By the way, I just called my pop and apologized to him for wasting my college education.
So far, fave disc is No. 9 -- no fucking "Even Flow," which by this point I know better than my own last name (okay, I mean the music, since I still can't make out half the lyrics, ALL of which sound like, "Eslmn gikihoit sdnoih nk jhikhg nmhi yijs lk ogknk hkkn even flow"). The one thing I've taken out of this experience, aside from an aneurysm and a mild stroke (which occurred during the San Sebastian performance of "State of Love and Trust," from theSingles soundtrack), is how brilliant/mundane PJ really is. I always suspected Eddie V. and his backup band wrote two songs (Loud-Fast and Soft-Slow), with an occasional blending of the two ("Given to Fly" comes to mind, perhaps because it, like all PJ songs, is currently playing on my hi-fi), but this experience has proven it to me, and then some. I mean, I can no longer tell the diff between ANY of the songs off the first record, and from the sound of things on some of these discs, neither can they (how can Eddie V. forget the lyrics to "Even Flow?" Especially since he's been making them up for years?). Give me a full set of "Do the Evolution," "go," "Breakerfall," "animal," "Corduroy," "Whipping" and I'm in -- catharsis, without the poor-poor-me pathos.

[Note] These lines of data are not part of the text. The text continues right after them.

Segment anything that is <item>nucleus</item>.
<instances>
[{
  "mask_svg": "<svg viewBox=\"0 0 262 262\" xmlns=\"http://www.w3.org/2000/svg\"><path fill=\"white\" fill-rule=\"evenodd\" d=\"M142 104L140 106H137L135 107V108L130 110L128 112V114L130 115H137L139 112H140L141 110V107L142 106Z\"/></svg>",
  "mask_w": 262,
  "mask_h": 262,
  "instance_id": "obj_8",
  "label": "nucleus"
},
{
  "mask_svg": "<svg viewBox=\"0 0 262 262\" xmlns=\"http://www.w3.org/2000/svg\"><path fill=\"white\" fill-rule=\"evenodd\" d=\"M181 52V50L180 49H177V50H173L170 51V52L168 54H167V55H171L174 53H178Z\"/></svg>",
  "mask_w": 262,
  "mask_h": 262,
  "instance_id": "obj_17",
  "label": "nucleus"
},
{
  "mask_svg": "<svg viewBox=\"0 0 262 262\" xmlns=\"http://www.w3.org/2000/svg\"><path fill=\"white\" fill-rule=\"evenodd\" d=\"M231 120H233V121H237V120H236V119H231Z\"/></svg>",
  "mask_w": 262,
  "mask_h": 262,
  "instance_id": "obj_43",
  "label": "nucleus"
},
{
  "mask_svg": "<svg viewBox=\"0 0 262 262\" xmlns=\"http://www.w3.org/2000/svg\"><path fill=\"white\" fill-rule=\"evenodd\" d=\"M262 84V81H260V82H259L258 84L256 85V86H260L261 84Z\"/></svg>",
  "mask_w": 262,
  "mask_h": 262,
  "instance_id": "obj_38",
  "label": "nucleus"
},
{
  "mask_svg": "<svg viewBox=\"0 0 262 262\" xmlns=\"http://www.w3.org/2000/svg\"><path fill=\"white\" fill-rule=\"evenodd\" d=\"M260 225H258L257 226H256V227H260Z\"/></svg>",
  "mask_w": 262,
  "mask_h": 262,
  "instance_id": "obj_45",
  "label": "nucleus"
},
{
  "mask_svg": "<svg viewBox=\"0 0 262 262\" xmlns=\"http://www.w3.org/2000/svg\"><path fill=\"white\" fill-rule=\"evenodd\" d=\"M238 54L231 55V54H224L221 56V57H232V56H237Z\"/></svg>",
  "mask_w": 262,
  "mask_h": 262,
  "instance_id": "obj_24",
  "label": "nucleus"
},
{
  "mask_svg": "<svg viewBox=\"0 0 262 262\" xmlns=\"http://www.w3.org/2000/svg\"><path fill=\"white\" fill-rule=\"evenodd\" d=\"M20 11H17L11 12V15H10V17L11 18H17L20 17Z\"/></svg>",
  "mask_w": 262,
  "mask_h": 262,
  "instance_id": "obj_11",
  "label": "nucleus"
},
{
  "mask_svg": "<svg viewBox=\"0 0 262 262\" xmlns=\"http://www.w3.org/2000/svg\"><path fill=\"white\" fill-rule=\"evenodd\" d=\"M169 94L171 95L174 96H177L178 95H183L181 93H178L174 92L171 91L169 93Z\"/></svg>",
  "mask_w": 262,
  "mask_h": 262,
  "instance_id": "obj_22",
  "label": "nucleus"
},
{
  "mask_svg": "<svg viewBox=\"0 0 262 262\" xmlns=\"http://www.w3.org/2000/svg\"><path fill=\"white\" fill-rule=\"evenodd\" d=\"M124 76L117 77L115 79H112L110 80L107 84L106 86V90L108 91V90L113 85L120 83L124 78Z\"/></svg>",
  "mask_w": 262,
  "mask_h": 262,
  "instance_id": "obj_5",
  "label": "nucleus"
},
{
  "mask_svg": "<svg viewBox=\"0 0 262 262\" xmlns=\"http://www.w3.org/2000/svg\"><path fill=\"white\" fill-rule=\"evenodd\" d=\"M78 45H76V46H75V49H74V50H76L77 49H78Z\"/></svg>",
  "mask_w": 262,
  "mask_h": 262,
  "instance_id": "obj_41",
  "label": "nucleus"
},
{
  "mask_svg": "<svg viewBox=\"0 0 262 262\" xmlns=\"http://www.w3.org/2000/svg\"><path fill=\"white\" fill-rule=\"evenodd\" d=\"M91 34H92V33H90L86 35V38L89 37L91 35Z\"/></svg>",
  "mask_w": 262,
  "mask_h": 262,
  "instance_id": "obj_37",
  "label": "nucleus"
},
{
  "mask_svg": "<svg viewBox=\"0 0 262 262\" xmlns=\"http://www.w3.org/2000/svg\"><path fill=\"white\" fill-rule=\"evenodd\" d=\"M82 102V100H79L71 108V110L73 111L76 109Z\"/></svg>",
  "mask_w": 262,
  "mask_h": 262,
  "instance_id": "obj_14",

I wonder, though: Could I take 25 (okay, 13) live four-sided two-fers in a row by a band I love -- say, the Replacements or the Who or Costello or Randy Newman or Sly and the Family Stone or AC/DC or the Jam or X? Doubt it. Being a fan doesn't mean you need to be obsessive; it means you explore your options, safe and secure in the knowledge that you can return to your favorites when everything else proves, at least for the moment, a little disappointing. At the end of the day, yeah, I might listen to "I Think It's Going to Rain Today" or "Unsatisfied" or "I Don't Want to Go to Chelsea," but that's only because I spent the whole afternoon trying on a whole bunch of other shit to see if it fit. I want to hear different things every day, not the same thing all day. I have my favorites, but the beauty of rock 'n' roll is that they can be replaced at any moment.
There's something sick and cynical about the release of 25 live albums, which sell for anywhere between $12 (Amazon) and $17 (Borders). They know the diehards are gonna buy every single one; they're Eddie-whipped. And even if they buy three, four, five, PJ rakes in a tidy sum -- especially since the discs are packaged like giveaway product, in cheap cardboard. God forbid they weed through the dross (and there's plenty, even if you're a fan) and pick out the best "Fuckin' Up" or best "rearviewmirror" instead of subjecting the fans to this greedy game of Russian roulette (God forbid some kid blow his allowance on the Landgraaf disc, with its aggressively shitty version of "Even Flow"). I understand the desire to head off the bootleggers -- somewhere in my collection of boots, I even have a double-disc PJ show from 1994, bought for the Who covers (dunno why) -- but wouldn't a, oh, triple-disc best-of-Europe collection have done the same thing? Then they could have stuck the dross on a Web site, allowed fans the chance to preview selected cuts, then made the MP3s available for 99 cents a download. Seems more practical -- and more fan-friendly, despite the gesture of making these available in bulk. Or how about selling all 25 in a marked-down bargain-priced box, at the very least: You want them all? Give us $150, and you get all 50 discs. The band still makes a nice profit, the fans get the whole set (with, ya know, multiple versions of the same songs), and the bootleggers are stopped dead in their greedy little tracks. Who's greedy now, Eddie?